The Bitcoin halving It is an anticipated event for both cryptocurrency fans and those who invest in them. We see the term halving more and more frequently, accompanied by the fact that it affects the price of Bitcoin and consequently other cryptocurrencies.
But do we know exactly what the Bitcoin halving is? What’s its purpose? What is its impact on the price of Bitcoin? From Buenbit they analyzed the phenomenon and give clues about what may come in the crypto market.

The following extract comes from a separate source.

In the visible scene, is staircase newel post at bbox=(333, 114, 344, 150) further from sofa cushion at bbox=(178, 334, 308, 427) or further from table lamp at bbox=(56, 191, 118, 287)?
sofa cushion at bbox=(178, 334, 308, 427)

Before talking about the halving itself, it is important to talk about a protagonist of the crypto ecosystem, “The miner”. A miner in the crypto world is a person or entity that uses their computing power to carry out the mining process. This process involves the validation of transactions and their incorporation into the blockchain, which is the public and distributed registry where all the operations of a cryptocurrency are stored.
To explain the concept of “computing power” It is like a computer that solves mathematical calculations. The stronger it is, the more calculations it can solve in less time, leading to greater profit. When a miner solves an algorithm, it proposes a new block of transactions to be added to the blockchain. As a reward for their work, the miner receives a set amount of the cryptocurrency, in addition to the transaction fees associated with the transactions included in the new block.
The mining process is also what introduces new units of the cryptocurrency into circulation, in a process that resembles real-world precious metal mining, hence the term “mining.” This reward mechanism incentivizes miners to contribute their computing power to the network, helping to keep it secure and operational.
Bitcoin: what is halving
Returning to the halving, this event that occurs approximately every four years on the Bitcoin network, It consists of the reduction by half of the reward that miners receive for mining and validating the transactions that occur in the blockchain, they say from Buenbit.
It is designed for control the supply of Bitcoin and maintain its value over time. By halving the amount of new Bitcoins createdlowers inflation and guarantees the scarcity of this cryptocurrency. This mechanism has similar characteristics to the effect of mining precious metals such as gold, where the amount of gold mined and added to the market decreases over time, which can contribute to the appreciation of the value of gold.
The halving has a dual purpose: Ensure Bitcoin’s longevity by limiting its total to 21 million and reduce supply inflation. This policy of decreasing supply is critical to maintaining the value of Bitcoin over time, potentially driving its price to new all-time highs in the context of growing demand.
With the incorporation of Bitcoin ETFs, a new avenue for investing in cryptocurrencies has been opened, especially for institutional investors. This has expanded investment possibilities and added to the halving is expected to have a significant impact on its price to levels never seen before.
It is worth remembering that the last Bitcoin will be mined near the year 2,140. This time horizon underscores the long-term vision behind Bitcoin: a currency designed not only for the present but for future generations.
The Bitcoin halving is more than a technical event; is a reminder of the innovation and audacity behind the first cryptocurrency. As we move towards the 2024 halving, it is clear that Bitcoin remains a disruptive force in the financial world, with the potential to redefine value and economics in the digital age.